• Short exercise: Please rewrite the data from the line containing "What distance from" through the line containing "16.2 metres" as a numbered list, one line per item, leaving out any blank lines.

• Dataset:
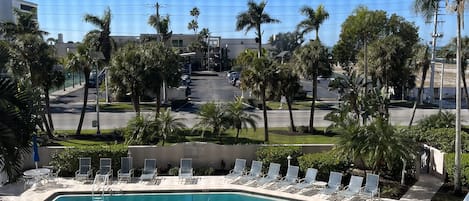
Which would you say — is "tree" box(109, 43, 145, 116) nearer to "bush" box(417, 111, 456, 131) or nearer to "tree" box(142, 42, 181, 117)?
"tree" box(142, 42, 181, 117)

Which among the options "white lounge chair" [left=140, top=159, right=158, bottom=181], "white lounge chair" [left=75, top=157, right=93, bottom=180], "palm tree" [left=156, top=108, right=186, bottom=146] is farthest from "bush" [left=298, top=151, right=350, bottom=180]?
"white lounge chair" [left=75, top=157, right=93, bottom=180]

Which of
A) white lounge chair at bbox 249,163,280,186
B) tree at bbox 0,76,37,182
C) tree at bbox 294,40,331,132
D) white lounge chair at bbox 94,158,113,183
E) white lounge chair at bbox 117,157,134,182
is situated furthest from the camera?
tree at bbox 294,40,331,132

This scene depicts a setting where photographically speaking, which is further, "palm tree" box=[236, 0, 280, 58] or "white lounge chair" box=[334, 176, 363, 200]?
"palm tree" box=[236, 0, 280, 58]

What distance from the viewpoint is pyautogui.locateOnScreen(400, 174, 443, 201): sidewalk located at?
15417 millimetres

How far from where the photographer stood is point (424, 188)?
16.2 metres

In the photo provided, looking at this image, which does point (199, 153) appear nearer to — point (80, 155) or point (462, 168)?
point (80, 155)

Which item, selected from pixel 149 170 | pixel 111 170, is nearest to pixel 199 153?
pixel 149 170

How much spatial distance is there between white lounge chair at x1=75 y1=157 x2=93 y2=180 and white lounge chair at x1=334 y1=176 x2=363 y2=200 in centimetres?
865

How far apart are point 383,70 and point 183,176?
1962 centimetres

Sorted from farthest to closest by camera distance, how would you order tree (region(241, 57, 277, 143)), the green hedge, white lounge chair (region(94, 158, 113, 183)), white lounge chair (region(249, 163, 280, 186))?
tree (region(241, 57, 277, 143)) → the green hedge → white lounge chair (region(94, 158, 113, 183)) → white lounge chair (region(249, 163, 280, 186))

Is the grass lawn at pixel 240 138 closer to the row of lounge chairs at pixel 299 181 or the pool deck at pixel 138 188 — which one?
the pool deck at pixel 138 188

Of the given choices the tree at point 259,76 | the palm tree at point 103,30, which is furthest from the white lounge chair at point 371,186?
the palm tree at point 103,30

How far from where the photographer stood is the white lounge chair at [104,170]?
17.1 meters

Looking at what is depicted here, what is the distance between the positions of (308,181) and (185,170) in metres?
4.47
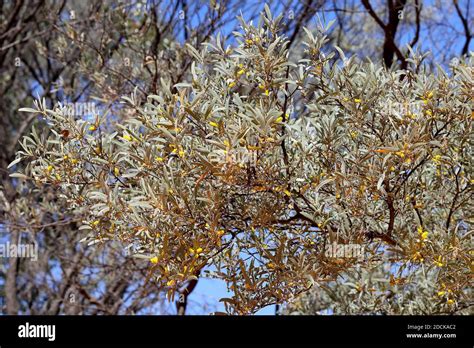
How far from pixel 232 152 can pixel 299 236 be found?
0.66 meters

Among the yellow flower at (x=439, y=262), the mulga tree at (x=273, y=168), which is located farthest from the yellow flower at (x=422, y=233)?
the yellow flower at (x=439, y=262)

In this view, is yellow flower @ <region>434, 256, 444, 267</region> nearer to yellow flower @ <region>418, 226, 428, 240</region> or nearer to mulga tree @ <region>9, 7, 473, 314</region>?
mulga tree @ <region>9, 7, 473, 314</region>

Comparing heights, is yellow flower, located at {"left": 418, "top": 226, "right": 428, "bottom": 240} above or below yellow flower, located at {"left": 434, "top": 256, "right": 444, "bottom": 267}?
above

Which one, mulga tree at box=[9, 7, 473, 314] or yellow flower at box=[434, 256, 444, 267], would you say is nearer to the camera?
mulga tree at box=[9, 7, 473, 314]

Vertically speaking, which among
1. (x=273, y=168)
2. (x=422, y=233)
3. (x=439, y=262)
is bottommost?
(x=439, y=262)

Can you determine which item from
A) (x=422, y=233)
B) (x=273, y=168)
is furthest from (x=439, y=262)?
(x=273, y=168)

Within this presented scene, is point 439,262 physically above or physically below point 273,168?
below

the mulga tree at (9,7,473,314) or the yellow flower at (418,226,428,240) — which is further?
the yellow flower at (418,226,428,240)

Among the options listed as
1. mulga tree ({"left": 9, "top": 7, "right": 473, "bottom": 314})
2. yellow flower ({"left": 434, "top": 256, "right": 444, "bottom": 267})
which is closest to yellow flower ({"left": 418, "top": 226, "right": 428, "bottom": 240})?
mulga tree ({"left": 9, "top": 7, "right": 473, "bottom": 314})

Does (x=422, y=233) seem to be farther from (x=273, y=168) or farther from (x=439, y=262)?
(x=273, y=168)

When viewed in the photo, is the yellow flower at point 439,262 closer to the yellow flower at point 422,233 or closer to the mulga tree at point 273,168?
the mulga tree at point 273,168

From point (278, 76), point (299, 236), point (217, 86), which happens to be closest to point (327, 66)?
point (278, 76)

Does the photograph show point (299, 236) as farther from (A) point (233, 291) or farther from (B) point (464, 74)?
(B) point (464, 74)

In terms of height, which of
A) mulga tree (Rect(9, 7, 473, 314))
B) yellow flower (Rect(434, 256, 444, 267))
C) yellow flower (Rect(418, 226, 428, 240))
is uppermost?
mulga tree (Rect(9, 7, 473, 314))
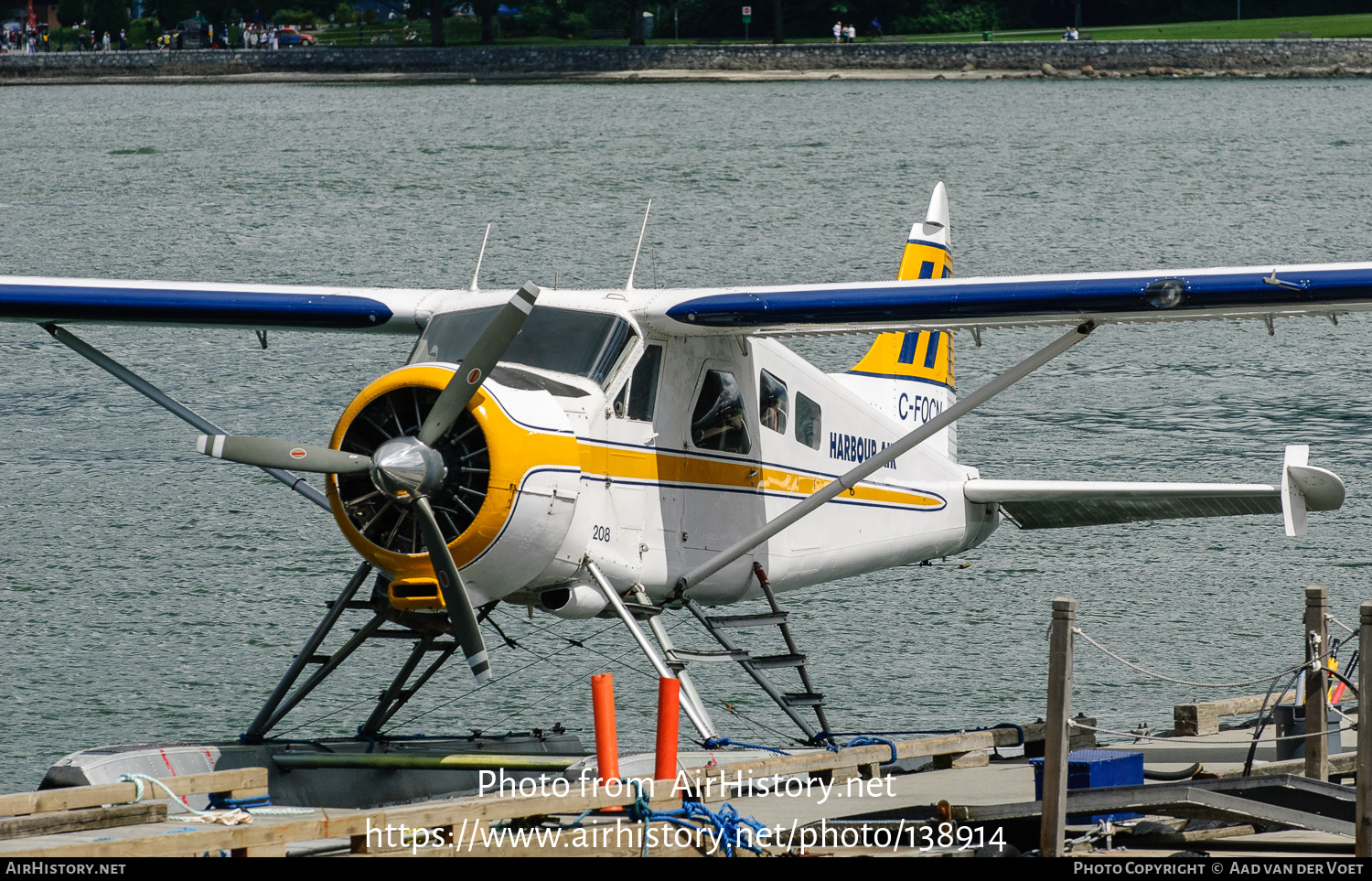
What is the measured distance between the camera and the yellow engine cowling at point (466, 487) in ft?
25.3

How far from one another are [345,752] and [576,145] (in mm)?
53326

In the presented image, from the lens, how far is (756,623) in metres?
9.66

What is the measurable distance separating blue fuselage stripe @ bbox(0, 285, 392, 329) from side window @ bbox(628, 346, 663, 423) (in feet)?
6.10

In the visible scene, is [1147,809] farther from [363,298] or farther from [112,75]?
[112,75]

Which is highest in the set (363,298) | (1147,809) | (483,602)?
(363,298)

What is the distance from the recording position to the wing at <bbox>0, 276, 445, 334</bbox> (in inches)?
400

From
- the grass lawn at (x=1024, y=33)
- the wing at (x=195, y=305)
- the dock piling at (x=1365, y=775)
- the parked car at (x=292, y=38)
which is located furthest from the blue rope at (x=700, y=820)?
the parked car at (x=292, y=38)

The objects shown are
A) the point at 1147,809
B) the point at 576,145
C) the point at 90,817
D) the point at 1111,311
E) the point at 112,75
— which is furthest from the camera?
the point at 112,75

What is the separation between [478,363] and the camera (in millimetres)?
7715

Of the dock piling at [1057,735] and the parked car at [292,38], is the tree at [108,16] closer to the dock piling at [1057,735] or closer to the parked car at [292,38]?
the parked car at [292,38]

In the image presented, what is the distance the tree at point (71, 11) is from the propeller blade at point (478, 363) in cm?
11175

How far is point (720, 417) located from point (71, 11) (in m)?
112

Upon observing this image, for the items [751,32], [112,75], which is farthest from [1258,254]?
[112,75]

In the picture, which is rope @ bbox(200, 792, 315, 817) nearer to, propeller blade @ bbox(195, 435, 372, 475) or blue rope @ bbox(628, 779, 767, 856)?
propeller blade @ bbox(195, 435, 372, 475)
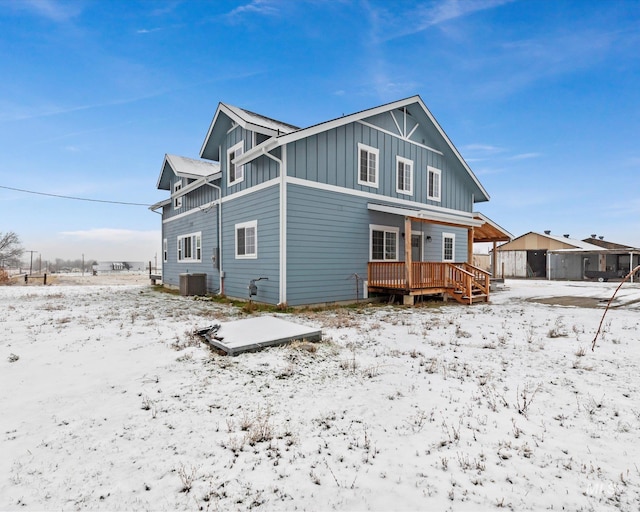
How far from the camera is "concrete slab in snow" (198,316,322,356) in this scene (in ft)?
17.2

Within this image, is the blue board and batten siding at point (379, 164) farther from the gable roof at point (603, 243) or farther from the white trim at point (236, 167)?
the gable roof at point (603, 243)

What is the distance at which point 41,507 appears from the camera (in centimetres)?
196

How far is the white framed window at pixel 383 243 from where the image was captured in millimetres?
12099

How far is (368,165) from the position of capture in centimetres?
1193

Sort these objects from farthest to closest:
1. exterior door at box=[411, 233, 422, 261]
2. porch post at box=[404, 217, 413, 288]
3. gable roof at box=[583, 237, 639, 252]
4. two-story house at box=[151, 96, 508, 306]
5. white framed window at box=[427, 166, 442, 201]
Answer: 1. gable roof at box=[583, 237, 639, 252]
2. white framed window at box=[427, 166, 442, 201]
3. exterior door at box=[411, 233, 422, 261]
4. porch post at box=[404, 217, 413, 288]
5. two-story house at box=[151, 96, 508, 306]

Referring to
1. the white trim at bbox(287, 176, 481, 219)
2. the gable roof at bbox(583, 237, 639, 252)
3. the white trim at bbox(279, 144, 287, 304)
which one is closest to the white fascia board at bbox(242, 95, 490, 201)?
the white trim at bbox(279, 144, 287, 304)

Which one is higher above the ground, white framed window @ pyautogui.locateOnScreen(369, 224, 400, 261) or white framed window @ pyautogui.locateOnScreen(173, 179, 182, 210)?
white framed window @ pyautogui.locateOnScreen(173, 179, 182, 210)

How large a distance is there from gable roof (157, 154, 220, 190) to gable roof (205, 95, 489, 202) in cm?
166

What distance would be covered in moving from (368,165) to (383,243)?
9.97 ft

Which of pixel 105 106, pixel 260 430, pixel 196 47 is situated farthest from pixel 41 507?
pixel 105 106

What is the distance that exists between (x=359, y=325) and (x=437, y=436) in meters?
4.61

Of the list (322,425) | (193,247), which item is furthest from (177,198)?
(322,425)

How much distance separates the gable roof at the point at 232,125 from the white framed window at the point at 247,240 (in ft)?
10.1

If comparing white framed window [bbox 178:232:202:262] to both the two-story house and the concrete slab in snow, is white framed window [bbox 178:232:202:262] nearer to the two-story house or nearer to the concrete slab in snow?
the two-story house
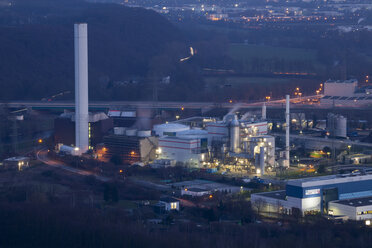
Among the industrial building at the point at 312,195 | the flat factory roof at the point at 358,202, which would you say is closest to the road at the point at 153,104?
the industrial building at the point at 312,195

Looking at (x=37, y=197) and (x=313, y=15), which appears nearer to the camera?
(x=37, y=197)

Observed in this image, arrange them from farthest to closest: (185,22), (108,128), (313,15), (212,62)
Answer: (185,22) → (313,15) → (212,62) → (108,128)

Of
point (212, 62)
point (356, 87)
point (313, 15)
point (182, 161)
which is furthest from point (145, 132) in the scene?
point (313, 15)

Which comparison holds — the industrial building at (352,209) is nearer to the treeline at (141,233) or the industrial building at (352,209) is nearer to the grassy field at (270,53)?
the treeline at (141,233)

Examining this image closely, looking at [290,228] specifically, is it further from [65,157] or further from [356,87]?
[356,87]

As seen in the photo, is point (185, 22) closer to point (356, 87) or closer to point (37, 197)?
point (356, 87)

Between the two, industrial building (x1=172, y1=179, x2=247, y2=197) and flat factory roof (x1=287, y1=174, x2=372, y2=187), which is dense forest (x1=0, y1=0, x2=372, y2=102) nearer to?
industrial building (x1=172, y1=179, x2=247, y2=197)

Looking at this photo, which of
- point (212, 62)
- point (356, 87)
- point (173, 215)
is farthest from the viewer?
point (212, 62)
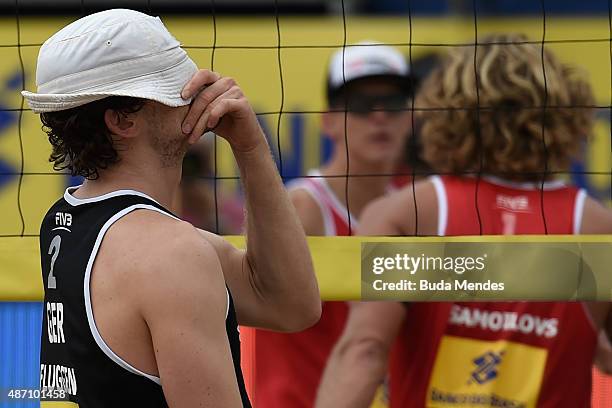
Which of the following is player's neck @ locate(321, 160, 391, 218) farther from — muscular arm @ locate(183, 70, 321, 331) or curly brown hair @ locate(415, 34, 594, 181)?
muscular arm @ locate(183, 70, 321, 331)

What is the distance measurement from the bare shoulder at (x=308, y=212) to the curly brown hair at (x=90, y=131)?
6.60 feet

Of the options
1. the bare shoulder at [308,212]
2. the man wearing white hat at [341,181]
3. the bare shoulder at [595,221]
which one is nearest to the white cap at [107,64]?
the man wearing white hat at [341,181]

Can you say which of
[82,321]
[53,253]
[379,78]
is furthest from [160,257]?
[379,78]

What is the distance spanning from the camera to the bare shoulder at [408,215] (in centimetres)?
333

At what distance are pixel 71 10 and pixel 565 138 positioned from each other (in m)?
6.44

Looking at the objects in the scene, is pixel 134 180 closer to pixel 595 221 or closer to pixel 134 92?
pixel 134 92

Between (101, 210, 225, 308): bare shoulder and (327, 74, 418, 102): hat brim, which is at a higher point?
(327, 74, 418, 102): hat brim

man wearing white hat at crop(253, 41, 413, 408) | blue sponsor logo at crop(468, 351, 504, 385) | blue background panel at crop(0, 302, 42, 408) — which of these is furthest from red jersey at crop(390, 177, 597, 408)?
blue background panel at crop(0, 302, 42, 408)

• Expected output:
1. What distance from the viewpoint is pyautogui.locateOnScreen(400, 174, 443, 201): sidewalk located at?
2. 15417 millimetres
3. How far from where the photographer stood is point (424, 188)?
4. 16.2 metres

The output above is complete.